Мы уже вошли в узкий пролив, который вел к небольшому, более холодному рукаву озера. Фары случайной машины, прорыв туннель средь растущих на берегу сосен, скрылись из виду, а потом вдруг вспыхнули над водой, показавшейся в этом недолгом слепящем сиянии еще темней и изменчивей. К тому времени я старательно исходил на веслах каждую милю озера; глядя, как красиво одолевает „Крис-крафт“ эти непосильные расстояния, я чувствовал некую тихую радость. Ведь папа уже вновь завел моторы на полную мощность и мы опять восседали на нашем высоком троне. Мы миновали место, где от большого белого особняка со светящимися зашторенными окнами тянулись к берегу подстриженные газоны поместья. В предвечерний час прошедшего воскресенья, с трудом преодолевая в этом месте бурные волны, я увидел юношу в полосатом костюме и девушку в нарядном платье. Они не спеша удалялись от меня вверх по склону холма, он немного впереди, а она размахивала руками, поднимая их неестественно высоко, точно марионетка. В дымке над дождевальной установкой солнце отыскало бледную радугу и позеленило траву, превратив ее в грубое сукно для униформы. В его свете тени парочки удлинялись и обретали значительность.

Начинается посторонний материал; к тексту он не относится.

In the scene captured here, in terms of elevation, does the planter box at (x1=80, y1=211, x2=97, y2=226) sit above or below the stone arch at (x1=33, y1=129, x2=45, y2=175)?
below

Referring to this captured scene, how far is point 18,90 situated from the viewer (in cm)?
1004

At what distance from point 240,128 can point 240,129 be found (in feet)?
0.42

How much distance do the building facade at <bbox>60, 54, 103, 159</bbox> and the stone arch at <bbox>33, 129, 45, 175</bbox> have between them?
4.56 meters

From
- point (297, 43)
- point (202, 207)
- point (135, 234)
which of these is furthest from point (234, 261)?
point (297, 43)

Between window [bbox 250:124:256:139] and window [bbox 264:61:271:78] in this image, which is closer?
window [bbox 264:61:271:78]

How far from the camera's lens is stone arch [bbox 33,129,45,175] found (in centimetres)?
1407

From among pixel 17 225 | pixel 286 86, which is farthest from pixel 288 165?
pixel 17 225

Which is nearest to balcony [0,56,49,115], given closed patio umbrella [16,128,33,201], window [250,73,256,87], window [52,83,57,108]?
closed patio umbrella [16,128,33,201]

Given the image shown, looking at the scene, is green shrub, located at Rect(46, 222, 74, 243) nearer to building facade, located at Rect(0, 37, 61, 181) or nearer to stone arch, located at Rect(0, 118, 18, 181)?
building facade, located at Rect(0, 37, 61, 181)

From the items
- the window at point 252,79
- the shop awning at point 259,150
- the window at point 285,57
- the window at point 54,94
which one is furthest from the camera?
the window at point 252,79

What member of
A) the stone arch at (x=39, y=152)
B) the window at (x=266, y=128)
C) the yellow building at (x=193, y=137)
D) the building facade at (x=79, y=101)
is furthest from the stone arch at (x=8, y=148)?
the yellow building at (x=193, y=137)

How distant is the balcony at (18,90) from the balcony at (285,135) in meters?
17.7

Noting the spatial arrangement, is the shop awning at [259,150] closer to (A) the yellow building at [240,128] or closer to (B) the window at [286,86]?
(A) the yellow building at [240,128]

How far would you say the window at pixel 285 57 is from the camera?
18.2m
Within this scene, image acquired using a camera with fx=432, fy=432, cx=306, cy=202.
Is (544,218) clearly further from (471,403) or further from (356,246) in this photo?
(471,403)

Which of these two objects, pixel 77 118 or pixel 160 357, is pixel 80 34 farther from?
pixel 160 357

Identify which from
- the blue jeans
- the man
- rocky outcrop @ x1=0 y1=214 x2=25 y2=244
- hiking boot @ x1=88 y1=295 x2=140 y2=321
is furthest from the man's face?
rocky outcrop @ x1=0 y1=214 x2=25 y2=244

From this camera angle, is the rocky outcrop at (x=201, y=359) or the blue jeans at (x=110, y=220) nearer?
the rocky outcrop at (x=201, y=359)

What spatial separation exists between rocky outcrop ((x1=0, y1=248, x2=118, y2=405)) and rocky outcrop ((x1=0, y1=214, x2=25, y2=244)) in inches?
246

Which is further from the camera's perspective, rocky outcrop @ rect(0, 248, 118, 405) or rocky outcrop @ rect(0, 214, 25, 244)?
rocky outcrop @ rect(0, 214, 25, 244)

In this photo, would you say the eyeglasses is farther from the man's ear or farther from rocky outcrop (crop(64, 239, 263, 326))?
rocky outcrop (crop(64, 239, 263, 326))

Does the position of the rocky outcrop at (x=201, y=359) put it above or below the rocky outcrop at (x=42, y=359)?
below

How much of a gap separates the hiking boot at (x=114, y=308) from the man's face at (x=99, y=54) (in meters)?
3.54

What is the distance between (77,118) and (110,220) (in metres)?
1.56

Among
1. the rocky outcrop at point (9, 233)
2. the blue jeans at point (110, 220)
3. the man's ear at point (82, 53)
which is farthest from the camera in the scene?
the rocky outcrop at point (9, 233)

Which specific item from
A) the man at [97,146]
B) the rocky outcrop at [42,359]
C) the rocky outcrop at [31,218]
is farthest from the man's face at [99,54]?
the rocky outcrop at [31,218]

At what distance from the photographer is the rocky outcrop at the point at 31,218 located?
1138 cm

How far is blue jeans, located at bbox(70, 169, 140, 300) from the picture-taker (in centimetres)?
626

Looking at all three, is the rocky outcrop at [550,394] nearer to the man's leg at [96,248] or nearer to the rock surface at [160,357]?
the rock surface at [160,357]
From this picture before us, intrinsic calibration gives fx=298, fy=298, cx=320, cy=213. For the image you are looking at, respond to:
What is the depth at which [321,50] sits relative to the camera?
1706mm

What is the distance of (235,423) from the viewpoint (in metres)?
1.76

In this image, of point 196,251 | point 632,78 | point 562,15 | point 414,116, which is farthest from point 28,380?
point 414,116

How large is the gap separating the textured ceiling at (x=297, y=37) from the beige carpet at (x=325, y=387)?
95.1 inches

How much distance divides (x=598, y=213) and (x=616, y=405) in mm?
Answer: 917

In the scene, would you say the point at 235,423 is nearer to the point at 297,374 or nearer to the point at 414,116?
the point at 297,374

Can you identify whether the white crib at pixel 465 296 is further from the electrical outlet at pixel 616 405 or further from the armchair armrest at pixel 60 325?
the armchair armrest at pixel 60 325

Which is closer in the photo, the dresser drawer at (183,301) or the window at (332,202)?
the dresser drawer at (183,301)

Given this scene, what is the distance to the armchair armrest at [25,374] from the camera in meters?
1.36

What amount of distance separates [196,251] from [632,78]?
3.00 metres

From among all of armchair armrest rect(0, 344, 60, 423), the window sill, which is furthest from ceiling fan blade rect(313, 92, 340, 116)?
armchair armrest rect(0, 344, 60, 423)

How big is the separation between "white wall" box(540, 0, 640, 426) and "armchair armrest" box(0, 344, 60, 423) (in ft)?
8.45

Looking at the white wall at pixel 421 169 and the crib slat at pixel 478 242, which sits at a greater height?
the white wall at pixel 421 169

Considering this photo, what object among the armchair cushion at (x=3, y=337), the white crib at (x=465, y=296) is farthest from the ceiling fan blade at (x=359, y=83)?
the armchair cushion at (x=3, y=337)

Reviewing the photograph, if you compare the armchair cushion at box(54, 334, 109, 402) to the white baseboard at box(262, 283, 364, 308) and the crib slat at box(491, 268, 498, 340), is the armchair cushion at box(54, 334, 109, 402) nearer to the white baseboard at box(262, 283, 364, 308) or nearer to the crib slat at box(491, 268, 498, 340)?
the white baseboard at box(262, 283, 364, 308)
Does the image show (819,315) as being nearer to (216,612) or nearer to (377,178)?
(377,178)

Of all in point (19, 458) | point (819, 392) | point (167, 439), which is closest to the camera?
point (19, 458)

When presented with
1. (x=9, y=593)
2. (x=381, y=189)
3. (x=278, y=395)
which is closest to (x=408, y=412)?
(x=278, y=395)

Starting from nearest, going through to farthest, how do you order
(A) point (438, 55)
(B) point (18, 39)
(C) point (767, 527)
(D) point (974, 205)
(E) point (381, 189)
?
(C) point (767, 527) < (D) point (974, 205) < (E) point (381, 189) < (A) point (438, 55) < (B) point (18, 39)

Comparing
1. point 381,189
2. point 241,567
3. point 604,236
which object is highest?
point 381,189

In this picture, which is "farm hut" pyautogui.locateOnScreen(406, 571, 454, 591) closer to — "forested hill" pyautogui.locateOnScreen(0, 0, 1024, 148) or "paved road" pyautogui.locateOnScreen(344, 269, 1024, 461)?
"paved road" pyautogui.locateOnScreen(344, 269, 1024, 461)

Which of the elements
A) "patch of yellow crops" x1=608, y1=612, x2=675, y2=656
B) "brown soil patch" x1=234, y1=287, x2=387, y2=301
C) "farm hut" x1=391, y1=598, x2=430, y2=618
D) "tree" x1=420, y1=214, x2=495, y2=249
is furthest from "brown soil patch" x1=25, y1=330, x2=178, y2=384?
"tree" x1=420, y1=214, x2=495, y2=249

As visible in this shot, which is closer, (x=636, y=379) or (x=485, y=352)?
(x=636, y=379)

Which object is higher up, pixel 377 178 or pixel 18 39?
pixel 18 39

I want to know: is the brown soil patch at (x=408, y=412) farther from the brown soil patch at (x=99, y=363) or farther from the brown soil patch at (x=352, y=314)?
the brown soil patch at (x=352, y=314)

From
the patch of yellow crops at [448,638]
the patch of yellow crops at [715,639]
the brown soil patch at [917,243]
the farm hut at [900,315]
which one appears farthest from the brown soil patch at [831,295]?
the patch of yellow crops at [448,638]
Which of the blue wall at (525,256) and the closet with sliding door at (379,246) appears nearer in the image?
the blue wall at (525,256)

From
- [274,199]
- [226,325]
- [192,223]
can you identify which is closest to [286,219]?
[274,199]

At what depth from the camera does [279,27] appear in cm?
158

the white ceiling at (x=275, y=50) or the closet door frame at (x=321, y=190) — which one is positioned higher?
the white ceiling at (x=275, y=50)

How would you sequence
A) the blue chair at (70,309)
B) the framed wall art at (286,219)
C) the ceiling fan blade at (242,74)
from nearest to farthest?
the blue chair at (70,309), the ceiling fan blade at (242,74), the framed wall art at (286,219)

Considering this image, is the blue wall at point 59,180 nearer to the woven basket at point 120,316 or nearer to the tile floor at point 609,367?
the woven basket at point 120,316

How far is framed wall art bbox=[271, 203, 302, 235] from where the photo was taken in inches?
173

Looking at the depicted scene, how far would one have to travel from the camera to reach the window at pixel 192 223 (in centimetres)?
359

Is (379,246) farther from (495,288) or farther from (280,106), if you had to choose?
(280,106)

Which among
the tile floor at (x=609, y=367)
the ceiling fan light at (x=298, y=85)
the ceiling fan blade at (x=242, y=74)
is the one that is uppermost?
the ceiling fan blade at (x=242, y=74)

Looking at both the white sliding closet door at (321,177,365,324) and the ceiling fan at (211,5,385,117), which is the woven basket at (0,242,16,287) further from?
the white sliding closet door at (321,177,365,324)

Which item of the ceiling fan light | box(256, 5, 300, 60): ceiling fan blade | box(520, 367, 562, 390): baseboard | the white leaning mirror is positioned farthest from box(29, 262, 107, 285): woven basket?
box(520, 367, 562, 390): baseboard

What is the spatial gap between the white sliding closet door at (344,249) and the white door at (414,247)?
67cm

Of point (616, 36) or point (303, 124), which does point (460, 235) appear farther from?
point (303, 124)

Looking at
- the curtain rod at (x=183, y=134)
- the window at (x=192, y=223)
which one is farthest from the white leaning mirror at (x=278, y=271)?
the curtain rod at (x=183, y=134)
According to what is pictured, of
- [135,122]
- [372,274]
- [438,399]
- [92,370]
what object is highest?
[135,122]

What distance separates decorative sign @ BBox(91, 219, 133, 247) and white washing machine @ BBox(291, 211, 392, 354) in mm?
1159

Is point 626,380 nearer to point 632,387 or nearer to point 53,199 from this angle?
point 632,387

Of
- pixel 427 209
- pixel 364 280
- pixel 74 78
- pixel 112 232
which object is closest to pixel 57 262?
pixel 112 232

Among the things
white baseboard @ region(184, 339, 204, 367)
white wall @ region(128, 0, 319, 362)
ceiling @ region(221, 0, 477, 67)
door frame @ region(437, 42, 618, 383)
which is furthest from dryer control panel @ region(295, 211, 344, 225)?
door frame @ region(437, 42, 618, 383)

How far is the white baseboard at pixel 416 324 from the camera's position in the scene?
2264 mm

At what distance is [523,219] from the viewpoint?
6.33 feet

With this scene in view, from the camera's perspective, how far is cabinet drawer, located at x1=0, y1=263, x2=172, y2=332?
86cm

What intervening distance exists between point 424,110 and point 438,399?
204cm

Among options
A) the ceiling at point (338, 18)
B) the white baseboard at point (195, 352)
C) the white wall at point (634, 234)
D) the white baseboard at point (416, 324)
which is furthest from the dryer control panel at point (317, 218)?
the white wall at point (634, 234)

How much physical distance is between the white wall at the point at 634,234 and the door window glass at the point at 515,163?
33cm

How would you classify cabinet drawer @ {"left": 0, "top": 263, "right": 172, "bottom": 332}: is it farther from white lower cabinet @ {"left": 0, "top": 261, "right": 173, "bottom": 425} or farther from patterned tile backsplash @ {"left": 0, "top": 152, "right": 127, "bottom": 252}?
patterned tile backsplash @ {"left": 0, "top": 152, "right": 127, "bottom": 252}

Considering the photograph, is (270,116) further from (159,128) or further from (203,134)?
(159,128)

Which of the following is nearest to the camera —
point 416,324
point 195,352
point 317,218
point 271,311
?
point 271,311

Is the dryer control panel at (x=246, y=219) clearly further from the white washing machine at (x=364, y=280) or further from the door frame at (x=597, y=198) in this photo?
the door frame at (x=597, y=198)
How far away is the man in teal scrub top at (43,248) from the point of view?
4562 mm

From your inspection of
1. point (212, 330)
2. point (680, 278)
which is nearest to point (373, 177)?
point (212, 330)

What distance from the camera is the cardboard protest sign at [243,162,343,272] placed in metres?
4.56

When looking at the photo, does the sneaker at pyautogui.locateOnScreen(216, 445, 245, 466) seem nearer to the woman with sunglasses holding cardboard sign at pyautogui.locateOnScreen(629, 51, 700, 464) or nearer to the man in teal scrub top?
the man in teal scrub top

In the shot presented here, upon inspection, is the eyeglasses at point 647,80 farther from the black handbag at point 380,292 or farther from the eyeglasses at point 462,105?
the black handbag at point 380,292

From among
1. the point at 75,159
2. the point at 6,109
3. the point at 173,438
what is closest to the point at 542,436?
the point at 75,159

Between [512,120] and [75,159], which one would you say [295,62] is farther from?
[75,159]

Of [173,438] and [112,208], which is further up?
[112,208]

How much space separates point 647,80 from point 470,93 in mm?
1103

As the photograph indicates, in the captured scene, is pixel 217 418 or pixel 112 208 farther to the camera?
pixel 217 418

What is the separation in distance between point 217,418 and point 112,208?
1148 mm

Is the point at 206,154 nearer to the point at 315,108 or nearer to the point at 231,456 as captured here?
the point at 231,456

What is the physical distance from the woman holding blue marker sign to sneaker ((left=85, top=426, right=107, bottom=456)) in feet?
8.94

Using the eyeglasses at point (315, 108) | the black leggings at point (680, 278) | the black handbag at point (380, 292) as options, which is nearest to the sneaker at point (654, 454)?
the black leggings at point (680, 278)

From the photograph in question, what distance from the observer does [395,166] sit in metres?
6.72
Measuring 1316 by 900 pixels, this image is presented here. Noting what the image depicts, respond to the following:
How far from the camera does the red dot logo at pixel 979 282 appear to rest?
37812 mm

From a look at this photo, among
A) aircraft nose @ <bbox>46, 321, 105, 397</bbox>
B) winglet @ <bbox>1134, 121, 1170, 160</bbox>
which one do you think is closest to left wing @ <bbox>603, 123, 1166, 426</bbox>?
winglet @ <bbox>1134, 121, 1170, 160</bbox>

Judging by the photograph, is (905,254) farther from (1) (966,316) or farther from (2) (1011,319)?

Я видел, что всюду — на почте, где у нас был свой ящик, в универмаге, на пристанях, водных лыжах и в парусных шлюпках, — веселятся загоревшие до цвета йода с рыбьим жиром молодые люди со стройными телами и безупречными зубами. Нередко скользила в лучах заходящего солнца шлюпка с обосновавшейся на белом парусе тенью широкоплечего подростка. На местной пристани я видел из своей моторки двух шедших мимо юношей, под кромкой шорт виднелась узкая полоска не тронутой загаром кожи. С высокого склона холма, где я читал, сидя на висящих на нашей веранде качелях, я слышал, как внизу они перешучиваются, загорая на белом бревенчатом плоту. На ужине в загородном клубе я видел их вблизи — мальчик с волевым подбородком и загорелыми руками, в блейзере и белых хлопчатобумажных брюках, усаживал на место свою мать о таким же, только более острым носом, с такими же белокурыми, только тронутыми сединой волосами. Все эти женщины носили темно-синюю одежду с единственным украшением из желтого и розового золота, втискивали свои узкие ступни в сине-белые туфли-лодочки, водили роскошные многоместные автомобили, пили мартини на верандах с плетеной мебелью и соломенными ковриками и говорили тише большинства мужчин. Вблизи они пахли джином, маслом какао и озерной водой; бывало, мы сиживали рядом с такой женщиной и ее семьей за общим столом. А иногда я видел этих женщин в маленьком филиале „Сакса Пятой авеню“, и городке неподалеку. Они делали вид, будто устали или раздражены бесконечными отлучками детей: „Можешь не говорить, когда вернешься, Скотт, ты ведь знаешь, что еще ни разу не сдержал слова“. Все это я видел и завидовал сыновьям таких родителей и родителям таких сыновей.